TASK TO CARRY OUT |
Emit an exact copy of the lines running from the start of the records to the line containing "order: Diprotodontia", both included.

(Saved data entries)
· · · ·

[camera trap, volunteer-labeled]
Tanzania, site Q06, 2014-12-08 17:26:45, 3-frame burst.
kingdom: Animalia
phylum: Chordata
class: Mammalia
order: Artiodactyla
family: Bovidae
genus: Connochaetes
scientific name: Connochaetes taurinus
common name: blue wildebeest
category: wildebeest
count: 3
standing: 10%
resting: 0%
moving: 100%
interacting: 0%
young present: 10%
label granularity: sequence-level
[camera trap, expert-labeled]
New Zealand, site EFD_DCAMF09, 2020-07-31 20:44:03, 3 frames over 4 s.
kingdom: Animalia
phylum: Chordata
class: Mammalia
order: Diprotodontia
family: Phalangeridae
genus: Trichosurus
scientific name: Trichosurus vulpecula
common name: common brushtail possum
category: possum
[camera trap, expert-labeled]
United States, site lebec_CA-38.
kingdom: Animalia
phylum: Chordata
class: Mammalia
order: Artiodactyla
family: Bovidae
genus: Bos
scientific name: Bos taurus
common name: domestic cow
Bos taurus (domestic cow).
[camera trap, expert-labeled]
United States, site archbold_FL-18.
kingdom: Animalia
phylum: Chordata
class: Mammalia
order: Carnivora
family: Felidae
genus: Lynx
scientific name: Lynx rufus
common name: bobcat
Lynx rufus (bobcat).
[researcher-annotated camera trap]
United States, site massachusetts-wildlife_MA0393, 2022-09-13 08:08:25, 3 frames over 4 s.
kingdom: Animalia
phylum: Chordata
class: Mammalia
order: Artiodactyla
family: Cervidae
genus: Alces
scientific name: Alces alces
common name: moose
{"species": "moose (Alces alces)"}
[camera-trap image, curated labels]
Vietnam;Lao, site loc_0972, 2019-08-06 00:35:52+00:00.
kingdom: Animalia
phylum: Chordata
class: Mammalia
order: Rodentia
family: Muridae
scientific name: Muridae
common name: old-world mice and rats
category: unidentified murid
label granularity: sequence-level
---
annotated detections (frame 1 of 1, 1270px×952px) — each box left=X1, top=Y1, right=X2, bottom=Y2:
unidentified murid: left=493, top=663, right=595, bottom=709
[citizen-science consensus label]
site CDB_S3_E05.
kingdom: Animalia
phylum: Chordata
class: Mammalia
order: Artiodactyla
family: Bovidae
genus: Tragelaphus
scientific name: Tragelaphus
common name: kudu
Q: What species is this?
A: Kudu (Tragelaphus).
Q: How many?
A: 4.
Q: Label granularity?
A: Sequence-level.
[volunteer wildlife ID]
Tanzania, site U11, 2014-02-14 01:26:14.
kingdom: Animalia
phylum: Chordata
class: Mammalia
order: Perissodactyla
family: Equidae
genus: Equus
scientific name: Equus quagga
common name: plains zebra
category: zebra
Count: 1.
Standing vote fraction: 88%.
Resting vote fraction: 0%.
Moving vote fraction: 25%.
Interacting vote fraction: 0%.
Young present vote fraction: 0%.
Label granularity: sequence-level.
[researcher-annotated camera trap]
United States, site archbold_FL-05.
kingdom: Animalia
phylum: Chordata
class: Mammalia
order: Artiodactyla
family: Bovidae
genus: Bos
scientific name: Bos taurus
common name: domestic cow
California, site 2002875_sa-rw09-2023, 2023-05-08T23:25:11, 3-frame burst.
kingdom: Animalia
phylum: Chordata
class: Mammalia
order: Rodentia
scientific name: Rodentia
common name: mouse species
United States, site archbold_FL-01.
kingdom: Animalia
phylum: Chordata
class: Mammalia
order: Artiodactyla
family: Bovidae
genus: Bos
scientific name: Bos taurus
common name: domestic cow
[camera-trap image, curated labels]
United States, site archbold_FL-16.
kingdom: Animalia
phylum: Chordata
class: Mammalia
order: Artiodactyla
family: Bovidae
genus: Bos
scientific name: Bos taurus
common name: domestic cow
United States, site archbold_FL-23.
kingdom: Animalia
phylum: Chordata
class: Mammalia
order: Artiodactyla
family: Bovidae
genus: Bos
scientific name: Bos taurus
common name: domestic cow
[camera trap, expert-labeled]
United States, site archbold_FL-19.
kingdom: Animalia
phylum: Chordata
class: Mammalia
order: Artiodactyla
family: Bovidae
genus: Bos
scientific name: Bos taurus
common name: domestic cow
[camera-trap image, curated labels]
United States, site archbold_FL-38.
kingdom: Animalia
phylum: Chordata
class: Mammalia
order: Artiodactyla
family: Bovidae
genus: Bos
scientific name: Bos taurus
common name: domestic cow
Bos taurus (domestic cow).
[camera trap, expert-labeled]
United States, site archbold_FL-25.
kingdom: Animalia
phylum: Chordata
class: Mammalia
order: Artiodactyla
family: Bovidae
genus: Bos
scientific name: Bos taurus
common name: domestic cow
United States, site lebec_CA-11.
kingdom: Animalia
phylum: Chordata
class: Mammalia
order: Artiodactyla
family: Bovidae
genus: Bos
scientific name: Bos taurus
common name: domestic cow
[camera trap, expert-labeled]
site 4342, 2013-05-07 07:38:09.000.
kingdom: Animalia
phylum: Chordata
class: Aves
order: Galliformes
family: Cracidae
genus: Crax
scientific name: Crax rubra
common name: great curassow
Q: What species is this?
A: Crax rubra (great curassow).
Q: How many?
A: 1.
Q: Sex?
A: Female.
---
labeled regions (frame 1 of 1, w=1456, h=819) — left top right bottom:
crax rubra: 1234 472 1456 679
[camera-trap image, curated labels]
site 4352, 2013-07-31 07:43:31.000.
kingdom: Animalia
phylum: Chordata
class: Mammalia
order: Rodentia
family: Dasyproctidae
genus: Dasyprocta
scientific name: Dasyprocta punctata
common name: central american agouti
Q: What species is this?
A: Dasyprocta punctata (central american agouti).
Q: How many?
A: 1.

· · · ·

SOLVED PROBLEM |
[camera trap, volunteer-labeled]
Tanzania, site Q06, 2014-12-08 17:26:45, 3-frame burst.
kingdom: Animalia
phylum: Chordata
class: Mammalia
order: Artiodactyla
family: Bovidae
genus: Connochaetes
scientific name: Connochaetes taurinus
common name: blue wildebeest
category: wildebeest
count: 3
standing: 10%
resting: 0%
moving: 100%
interacting: 0%
young present: 10%
label granularity: sequence-level
[camera trap, expert-labeled]
New Zealand, site EFD_DCAMF09, 2020-07-31 20:44:03, 3 frames over 4 s.
kingdom: Animalia
phylum: Chordata
class: Mammalia
order: Diprotodontia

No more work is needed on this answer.